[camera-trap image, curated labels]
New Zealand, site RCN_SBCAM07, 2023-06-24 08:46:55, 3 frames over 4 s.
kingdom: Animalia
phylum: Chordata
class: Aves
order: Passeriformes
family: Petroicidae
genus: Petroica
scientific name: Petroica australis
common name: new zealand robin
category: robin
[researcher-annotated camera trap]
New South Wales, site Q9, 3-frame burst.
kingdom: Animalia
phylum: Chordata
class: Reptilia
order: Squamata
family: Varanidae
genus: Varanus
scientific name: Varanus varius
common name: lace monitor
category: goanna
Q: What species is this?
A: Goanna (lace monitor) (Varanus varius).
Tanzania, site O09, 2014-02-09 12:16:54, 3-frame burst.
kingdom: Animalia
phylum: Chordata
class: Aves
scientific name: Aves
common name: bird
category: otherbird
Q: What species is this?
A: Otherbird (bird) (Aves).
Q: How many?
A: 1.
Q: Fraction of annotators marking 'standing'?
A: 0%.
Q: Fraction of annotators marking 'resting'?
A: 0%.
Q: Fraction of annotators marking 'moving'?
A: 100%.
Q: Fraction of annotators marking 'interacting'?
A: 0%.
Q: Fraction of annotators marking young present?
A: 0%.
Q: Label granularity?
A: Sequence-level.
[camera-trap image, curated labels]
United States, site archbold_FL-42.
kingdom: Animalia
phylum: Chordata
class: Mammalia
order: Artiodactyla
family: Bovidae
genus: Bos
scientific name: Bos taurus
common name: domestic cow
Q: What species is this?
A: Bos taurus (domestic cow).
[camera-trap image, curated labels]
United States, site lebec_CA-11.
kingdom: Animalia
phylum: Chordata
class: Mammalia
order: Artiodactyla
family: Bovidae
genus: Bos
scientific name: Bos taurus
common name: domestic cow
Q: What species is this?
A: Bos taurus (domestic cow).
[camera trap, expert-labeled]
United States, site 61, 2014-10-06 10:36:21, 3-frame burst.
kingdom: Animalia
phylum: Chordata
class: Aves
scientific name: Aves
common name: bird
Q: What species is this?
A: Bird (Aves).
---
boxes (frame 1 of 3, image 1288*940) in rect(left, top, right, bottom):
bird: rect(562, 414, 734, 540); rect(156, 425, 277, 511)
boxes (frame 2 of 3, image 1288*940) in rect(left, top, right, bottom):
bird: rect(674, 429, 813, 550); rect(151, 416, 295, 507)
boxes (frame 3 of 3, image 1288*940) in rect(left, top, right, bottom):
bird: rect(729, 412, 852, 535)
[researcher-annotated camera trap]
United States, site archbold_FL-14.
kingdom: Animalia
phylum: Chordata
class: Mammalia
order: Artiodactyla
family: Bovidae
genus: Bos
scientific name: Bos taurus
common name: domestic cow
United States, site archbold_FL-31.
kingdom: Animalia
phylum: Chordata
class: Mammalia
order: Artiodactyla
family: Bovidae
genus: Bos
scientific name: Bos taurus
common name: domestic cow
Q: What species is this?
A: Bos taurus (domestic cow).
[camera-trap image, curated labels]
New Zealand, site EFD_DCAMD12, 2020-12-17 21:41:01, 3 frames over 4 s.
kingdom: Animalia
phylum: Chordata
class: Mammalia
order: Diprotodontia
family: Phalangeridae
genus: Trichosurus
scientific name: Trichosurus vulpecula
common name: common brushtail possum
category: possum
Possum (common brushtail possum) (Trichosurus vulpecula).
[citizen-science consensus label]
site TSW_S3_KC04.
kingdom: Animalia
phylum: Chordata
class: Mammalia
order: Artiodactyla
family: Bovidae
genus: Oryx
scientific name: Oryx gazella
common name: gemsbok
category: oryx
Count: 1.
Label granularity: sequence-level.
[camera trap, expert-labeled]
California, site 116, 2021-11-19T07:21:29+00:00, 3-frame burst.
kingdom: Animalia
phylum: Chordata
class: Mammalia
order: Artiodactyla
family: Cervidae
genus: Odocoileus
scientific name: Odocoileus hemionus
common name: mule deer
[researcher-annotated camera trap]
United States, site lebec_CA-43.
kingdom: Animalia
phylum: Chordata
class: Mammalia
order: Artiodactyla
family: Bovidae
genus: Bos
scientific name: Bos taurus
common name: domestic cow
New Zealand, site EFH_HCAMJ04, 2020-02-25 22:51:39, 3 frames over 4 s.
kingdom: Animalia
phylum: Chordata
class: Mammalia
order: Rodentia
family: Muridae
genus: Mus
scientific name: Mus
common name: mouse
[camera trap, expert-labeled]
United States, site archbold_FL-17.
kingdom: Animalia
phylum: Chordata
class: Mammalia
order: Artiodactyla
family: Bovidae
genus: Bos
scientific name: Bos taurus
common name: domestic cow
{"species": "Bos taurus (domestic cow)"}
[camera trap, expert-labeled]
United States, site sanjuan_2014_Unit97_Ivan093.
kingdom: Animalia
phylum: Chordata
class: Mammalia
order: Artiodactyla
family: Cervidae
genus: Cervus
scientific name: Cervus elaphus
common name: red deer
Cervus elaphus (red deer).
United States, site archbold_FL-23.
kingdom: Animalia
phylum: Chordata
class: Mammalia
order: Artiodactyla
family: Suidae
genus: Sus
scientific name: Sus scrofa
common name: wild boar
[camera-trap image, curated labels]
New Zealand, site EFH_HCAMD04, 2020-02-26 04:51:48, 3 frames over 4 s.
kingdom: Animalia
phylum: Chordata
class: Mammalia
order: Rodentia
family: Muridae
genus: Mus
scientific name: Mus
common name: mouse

____________

### YOUR OBJECTIVE
Report all lines in the listing above that contain the word "burst".

### ANSWER BOX
New South Wales, site Q9, 3-frame burst.
Tanzania, site O09, 2014-02-09 12:16:54, 3-frame burst.
United States, site 61, 2014-10-06 10:36:21, 3-frame burst.
California, site 116, 2021-11-19T07:21:29+00:00, 3-frame burst.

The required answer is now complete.